> _Problems to solve_
1. List every distinct sum of money in pounds that the passage on Wellesley's lending mentions, giving each sum only once.
2. Answer these questions using the passage on Wellesley's lending:
(a) In what year did Wellesley hire a risk team?
(b) What does Wellesley call its willingness to pay for an additional £4 million in bad debts?
(c) What does Wellesley state as the value of security held?
3. Reproduce the passage on Wellesley's lending word for word from "Unlike some other" to "cash to do so.".

> _Provided text_

★ ★ ★ ★ ★ ★ ★

Unlike some other P2P lending sites, Wellesley does not have any pre-funded, separate, protected pots of money set aside to cover excess losses. Instead, Wellesley is aiming to pay for them out of its own pocket.

On top of that existing commitment to cover £4 million (£1.7 million of which is already paid), Wellesley is willing to pay for an additional £4 million in bad debts through what it calls “Loan Provisioning”. That’s a combined £8 million it might pay, provided it can find the cash to do so.

If it can’t stump up enough cash to pay for those losses, or if losses exceed that amount, or if it can’t rebuild the pot quickly enough for future loans, lenders will get hit.

Considering the large potential size of Wellesley’s individual loans, a single write-off could severely eat into lenders’ interest.

Wellesley specialises in development loans up to £20 million, which is far larger than normal. £20 million lent to one borrower could potentially create £4 million in losses all by itself.

So lenders could be highly reliant on Wellesley being able to get hold of lots of cash at all times.

Wellesley hired a risk team in 2016, which I hope will mean fewer bad debts. It will be interesting to reassess risks at Wellesley again when a bit more time has passed and it provides more data.

How valuable is the property taken as security

Wellesley has completed over £360m in loans.

It states that the “value of security held” is over £500 million. “Security” is the property and land that can be sold if a borrower is unable to repay the debt.

★ ★ ★ ★ ★ ★ ★

> _Collected material_

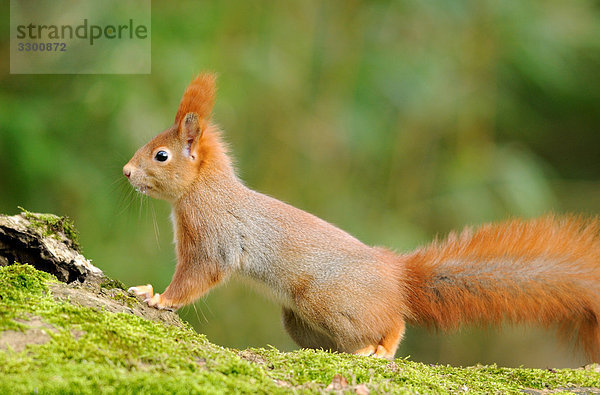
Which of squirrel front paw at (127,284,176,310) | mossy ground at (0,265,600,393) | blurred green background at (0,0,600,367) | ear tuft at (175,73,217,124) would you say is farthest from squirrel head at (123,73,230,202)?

★ ★ ★ ★ ★ ★ ★

> _Answers for this exercise_
1.
£4 million
£1.7 million
£8 million
£20 million
£360m
£500 million

2.
(a) 2016
(b) "Loan Provisioning"
(c) Over £500 million

3.
Unlike some other P2P lending sites, Wellesley does not have any pre-funded, separate, protected pots of money set aside to cover excess losses. Instead, Wellesley is aiming to pay for them out of its own pocket.

On top of that existing commitment to cover £4 million (£1.7 million of which is already paid), Wellesley is willing to pay for an additional £4 million in bad debts through what it calls “Loan Provisioning”. That’s a combined £8 million it might pay, provided it can find the cash to do so.